Here’s my new bike at milepost 60, which was the midpoint of the ride:
I left town on WV 39, a winding two-lane highway that went up and down through the mountains. The views were beautiful, but I would have enjoyed them more if I had been a passenger instead of the driver.
* * * * *
I spent a good part of my GRT ride listening to Armed Forces, Elvis Costello’s third album.
Writing in Rolling Stone, Janet Maslin thought the album’s lyrics were almost too clever for their own good:
There's an overload of cleverness on the LP – more smartly turned phrases than twelve songs ordinarily could bear. . . . Costello's songs are dense the way Bob Dylan's used to be, driven by the singer’s faith that if this line doesn't get you, the next one will, and compressed so tightly that they lend themselves to endless rediscovery. He has something like the younger Dylan's rashness, too, being hotheaded enough to oversimplify anything for the sake of a good line, and being a good enough writer to get away with it. His puns are so outrageous they're irresistible.

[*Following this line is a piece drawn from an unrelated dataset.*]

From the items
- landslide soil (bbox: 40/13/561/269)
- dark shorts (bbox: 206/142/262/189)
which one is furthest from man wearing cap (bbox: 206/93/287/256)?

Today’s featured song, “Chemistry Class,” is as full of wordplay as any song on the album. In addition to the couplet quoted at the beginning of this post – which rhymes only in your mind – there’s this rather line:
People-pleasing people pleasing people like you
Which is to say, “people-pleasing people” (the subject) “pleasing” (the verb) “people” (the object) “like you.”
Matt LeMay of Pitchfork questioned whether the album was well-served by its “extravagantly layered” production – which was characterized by “dense instrumentation and rich, effusive textures,” and which “often serves to conceal, rather than reveal the nuances of Costello's songwriting”:
In the end, the greatest strength of Armed Forces may be the same thing that makes it less viscerally powerful than Costello's two prior records – its songs absolutely demand to be appreciated for their craftsmanship.
I disagree. Most pop records exhibit too little craftsmanship, not too much. Some records benefit from bare-bones arrangements and heart-worn-on-the-sleeve vocals, but Armed Forces is the better for its smart (and smart-ass) lyrics and tour de force production.
You’ll need to fasten your seatbelt before listening to Armed Forces, but not because it’s going to be a bumpy night – the ride is a smooth one, but you’re traveling at high speed, and you never know when you’re going to unexpectedly change directions.